There is a pervasive sense, perhaps driven by the American historical narrative, that the early colonists were a live and let live sort of a people. Yeah, no. They weren't. Not a bit of it. The Puritans were rigidly segregated, particularly by gender, but also by status. The electorate was limited to freemen, and there was a religious test for election to public office.


Against this backdrop, Elizabeth Fones Winthrop arrived a widow, her first husband having managed ignominously to drown himself in the North River in a swimming accident. She was young, beautiful, headstrong, and it didn't take John Winthrop long to realize that he could marry her off and gain some benefits. She was persuaded to accept the proposal of Robert Feakes, a decision that was to prove utterly disastrous because Feakes was, to put it charitably, weird. Elizabeth's life both improves and deteriorates as she becomes embroiled in a scandal involving Anne Hutchinson, a woman who definitely stepped outside the gender lines. The Feakes ended up moving to Greenwich, which was undeveloped and primitive, and Elizabeth has 5 more children by Robert Feakes.


At some point between 1632 and 1647, Robert Feake's mental health utterly collapsed, and Elizabeth ends up as more or less a caregiver for him. She also takes on the role of family protector, and has property in her own name, which is deeply scandalous to the community. During all of this period, Elizabeth is repudiating the subservience of women more and more obviously. There are accusations of witchcraft, and then, ultimately, Robert completely loses it and abandons his wife and children. Elizabeth is on her own, in an inhospitable land.

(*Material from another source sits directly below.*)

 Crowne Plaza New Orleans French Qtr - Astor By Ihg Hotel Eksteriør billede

It is the final addition to her name that brings her story to a close: Elizabeth Fones Winthrop Feakes Hallet. Elizabeth secures a divorce - maybe - and marries - maybe - Will Hallet, a man of lower social standing who was sort of a business manager for Robert Feakes. This is so scandalous that she is forced to flee the English colonies, and decamps to the more tolerant Dutch colonies, where her marriage is recognized and she is not hanged for adultery. According to Seton, it is Will Hallet who is Elizabeth's true love, a man younger than she, but taken with her strength, her passion and her beauty.


I've read two books by Anya Seton, both of which feature strong female historical figures who live outside the lines of their time. The first, Katherine, is set during the late Middle Ages. In both books, Seton's main female character is able to manipulate the contemporary social mores to advance their own interests. In both books, the main female characters behave sexually in ways that are considered to be abandoned and immoral, and yet they ultimately prevail in forcing society to legitimize both the relationship and the children born of the relationship.

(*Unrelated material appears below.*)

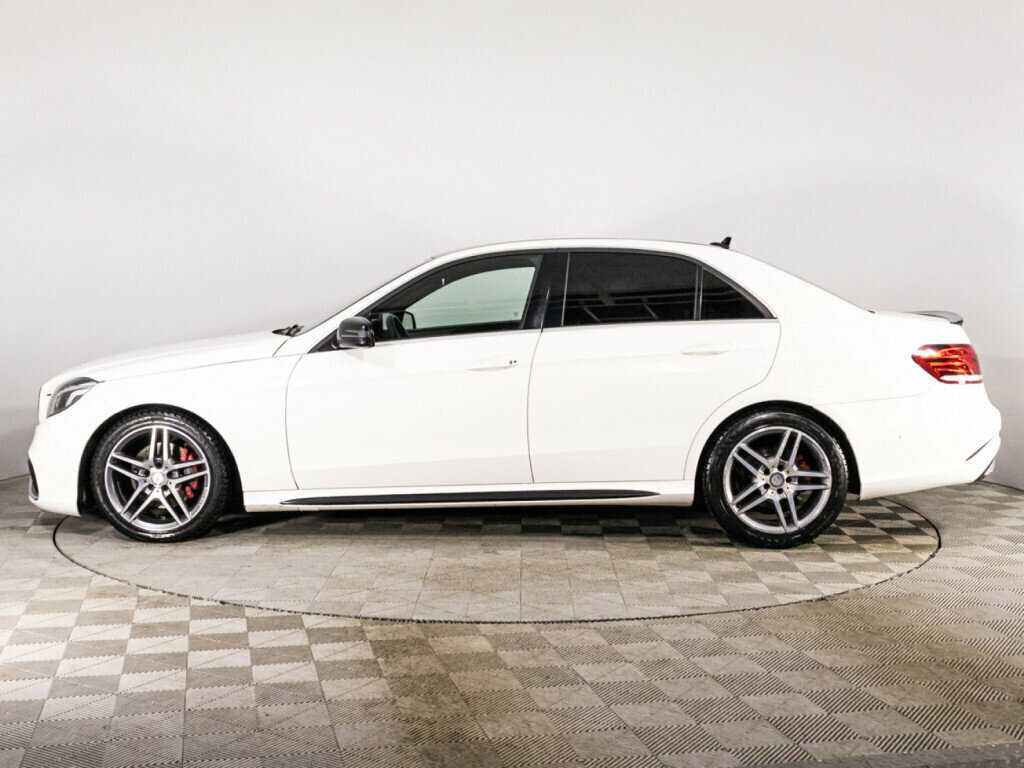 Mercedes-Benz E-Класс б/у, 2015, Автоматическая. Фото: #7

It is always interesting to read about stunningly successful and independent historical women who are able to challenge the gender norms of their times, although I think that it is really important to recognize that the Bess Hallets and Katherine Swynfords were extremely privileged in other ways, which would have contributed significantly to their ability to get away with their repudiation of societal mores. Bess's connection to the Winthrops insulated her from the kinds of punishment that were inflicted on other women. It isn't much after her death - approximately 20 years - that a series of mostly women, and a few men, were executed as witches.


The other thing about this book that I found completely fascinating is that it focuses on a period of time that is not particularly popular as subject of fiction, and the lives of the colonists are mythologized in a way that isn't particularly accurate. This mythology tells a good story, but not a true story. And the truth is important.


So, this was a really long post. If you made it this far, congratulations!